• [AIM OF THE TASK]
In the listing below, locate the line containing "At what distance in"; reproduce that line and all lines that follow it, unchanged.

• [ROWS]

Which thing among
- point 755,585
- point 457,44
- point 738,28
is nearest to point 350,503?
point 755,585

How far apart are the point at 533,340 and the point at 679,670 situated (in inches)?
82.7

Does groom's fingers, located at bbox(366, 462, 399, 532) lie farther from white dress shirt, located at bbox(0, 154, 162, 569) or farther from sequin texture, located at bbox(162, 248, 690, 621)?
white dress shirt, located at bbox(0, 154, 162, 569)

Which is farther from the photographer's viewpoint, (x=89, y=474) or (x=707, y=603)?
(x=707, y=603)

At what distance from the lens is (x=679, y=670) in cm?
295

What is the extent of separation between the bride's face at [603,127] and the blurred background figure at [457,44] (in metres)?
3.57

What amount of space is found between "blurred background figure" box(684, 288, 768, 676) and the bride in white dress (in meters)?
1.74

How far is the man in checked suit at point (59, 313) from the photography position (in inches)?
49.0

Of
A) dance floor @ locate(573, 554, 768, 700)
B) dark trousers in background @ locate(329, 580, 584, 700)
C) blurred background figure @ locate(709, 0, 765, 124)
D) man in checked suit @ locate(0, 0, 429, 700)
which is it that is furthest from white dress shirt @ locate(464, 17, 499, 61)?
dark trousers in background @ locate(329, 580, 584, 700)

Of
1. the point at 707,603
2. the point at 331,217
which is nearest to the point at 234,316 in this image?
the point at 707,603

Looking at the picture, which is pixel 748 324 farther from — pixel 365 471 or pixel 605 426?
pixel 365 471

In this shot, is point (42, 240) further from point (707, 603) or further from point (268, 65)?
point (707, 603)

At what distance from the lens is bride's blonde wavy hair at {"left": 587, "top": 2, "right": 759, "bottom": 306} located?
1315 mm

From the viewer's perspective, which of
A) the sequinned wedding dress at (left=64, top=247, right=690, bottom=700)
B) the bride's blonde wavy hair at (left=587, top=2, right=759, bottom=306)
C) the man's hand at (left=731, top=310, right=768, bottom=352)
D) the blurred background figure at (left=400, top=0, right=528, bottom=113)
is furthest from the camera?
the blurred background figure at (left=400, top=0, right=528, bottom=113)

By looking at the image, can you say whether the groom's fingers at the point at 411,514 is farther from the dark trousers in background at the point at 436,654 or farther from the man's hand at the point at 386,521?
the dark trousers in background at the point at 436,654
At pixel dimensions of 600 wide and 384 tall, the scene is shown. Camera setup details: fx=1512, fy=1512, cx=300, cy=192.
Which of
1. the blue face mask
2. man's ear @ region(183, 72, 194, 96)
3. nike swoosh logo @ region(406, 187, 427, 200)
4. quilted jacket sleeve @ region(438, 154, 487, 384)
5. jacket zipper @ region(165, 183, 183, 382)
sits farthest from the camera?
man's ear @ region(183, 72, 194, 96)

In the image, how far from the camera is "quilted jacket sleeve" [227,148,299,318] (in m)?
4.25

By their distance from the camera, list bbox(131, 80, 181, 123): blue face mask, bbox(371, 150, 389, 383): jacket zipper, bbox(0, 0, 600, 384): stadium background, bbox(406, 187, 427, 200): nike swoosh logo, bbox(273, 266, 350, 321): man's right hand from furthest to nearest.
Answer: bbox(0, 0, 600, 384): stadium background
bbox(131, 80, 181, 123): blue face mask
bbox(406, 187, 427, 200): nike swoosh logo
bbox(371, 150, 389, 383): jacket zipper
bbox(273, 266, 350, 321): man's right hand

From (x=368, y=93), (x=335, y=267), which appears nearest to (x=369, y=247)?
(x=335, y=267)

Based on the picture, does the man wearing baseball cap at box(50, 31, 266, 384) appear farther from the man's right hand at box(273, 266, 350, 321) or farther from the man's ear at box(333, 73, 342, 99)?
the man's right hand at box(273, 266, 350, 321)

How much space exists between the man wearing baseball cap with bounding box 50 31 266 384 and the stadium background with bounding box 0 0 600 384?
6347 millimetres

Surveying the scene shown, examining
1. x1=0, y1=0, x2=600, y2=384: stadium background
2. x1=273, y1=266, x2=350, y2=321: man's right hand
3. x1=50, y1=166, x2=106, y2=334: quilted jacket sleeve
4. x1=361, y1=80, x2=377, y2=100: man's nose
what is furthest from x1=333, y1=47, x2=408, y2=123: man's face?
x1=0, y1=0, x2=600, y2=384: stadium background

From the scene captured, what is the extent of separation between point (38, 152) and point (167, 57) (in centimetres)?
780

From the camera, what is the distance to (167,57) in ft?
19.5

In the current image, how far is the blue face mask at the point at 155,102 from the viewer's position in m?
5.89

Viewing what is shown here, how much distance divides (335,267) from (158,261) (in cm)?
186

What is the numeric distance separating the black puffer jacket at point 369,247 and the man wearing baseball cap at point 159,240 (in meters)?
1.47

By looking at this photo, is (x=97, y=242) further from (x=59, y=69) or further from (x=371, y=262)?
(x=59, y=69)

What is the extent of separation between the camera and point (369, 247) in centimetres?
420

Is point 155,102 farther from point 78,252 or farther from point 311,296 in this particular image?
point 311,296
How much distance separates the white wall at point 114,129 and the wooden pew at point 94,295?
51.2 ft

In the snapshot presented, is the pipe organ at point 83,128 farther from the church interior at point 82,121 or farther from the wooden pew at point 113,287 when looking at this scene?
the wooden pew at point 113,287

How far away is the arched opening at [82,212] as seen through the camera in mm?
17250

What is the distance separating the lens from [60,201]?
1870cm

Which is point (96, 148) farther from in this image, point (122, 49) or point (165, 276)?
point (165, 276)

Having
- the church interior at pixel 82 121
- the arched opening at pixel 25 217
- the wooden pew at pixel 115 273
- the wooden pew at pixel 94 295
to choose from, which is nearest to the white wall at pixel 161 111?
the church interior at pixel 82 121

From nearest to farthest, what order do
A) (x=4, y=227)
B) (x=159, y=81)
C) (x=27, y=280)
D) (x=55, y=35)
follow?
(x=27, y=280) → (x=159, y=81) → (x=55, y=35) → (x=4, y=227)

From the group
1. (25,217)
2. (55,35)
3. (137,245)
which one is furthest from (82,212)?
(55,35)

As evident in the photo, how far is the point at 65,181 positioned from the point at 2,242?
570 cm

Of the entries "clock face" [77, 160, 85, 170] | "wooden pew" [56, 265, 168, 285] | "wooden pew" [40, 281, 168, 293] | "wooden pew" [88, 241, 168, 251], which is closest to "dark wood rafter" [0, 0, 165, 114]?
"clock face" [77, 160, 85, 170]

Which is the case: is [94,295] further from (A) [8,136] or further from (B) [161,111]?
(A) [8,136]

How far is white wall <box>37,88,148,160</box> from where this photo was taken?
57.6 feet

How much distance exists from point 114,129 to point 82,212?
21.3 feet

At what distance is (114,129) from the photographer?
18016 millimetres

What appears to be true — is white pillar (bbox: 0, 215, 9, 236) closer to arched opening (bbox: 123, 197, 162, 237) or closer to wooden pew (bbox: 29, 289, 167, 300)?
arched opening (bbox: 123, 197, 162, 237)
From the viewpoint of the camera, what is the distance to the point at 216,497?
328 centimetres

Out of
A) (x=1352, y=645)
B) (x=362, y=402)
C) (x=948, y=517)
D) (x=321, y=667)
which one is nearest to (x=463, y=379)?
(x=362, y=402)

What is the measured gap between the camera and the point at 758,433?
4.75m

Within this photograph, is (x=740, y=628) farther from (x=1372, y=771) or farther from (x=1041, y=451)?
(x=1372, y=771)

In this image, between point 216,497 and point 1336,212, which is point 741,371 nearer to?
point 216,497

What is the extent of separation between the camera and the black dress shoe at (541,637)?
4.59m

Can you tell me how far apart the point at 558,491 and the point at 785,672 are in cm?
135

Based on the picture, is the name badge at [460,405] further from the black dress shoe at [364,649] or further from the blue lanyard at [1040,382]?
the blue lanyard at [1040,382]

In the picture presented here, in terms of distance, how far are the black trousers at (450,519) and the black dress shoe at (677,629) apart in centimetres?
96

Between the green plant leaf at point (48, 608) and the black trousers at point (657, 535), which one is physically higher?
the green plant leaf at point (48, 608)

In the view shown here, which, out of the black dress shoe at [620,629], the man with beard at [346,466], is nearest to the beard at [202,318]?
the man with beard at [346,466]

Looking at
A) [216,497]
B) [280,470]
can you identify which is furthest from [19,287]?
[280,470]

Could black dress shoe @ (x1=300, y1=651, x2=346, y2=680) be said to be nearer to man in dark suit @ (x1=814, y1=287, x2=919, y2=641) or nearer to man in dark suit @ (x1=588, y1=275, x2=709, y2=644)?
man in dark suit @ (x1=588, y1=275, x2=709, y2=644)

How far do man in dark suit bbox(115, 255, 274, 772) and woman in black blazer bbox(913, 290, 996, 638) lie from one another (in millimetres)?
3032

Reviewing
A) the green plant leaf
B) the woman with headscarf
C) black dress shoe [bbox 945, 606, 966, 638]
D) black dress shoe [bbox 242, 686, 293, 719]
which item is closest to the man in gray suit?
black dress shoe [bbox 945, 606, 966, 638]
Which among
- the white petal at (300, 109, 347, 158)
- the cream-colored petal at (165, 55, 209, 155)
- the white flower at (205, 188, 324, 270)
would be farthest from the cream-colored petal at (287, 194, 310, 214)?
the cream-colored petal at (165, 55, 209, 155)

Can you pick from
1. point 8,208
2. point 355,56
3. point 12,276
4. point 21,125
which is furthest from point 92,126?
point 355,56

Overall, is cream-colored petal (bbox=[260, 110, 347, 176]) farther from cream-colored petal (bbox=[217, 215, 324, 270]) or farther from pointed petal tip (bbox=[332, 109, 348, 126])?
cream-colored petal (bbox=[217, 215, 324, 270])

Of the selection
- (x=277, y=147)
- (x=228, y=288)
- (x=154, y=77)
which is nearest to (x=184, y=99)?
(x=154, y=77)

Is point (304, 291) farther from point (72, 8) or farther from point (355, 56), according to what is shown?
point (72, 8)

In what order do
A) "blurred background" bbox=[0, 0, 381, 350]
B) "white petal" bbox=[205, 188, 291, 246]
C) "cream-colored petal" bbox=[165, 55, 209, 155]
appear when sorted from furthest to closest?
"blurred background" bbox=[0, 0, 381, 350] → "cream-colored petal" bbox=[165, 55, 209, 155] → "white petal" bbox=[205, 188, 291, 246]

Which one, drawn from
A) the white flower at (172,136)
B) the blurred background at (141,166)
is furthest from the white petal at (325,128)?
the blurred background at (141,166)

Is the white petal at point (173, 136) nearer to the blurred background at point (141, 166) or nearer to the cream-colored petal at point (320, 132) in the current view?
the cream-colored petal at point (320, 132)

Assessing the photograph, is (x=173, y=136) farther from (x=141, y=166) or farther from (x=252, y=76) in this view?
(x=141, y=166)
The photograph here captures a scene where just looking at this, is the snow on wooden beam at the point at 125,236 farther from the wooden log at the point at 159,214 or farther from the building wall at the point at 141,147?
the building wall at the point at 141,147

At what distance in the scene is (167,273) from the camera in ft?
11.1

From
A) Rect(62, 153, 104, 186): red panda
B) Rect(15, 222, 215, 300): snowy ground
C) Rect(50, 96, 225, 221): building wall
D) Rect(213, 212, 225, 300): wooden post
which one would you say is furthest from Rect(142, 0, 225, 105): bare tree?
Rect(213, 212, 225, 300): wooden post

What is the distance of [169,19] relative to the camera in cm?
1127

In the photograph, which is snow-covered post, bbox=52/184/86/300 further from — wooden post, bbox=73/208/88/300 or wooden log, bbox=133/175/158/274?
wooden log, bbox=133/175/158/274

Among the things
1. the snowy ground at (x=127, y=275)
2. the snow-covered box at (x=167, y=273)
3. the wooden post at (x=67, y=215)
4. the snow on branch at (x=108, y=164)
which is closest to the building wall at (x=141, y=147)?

• [EXERCISE RESPONSE]
At what distance in the scene is (167,273) from the camera in ft?
11.1

From
A) Rect(62, 153, 104, 186): red panda
B) Rect(15, 222, 215, 300): snowy ground
C) Rect(50, 96, 225, 221): building wall
D) Rect(213, 212, 225, 300): wooden post
which one would you say is furthest from Rect(142, 0, 225, 105): bare tree?
Rect(213, 212, 225, 300): wooden post

What is the distance of [169,19] relative to the camera in cm?
1127

In the photograph, which is snow-covered post, bbox=52/184/86/300 further from — wooden post, bbox=73/208/88/300 or wooden log, bbox=133/175/158/274?
wooden log, bbox=133/175/158/274

Among the things
1. the snowy ground at (x=127, y=275)
2. the snow-covered box at (x=167, y=273)
3. the wooden post at (x=67, y=215)
4. the snow on branch at (x=108, y=164)
which is closest to the building wall at (x=141, y=147)?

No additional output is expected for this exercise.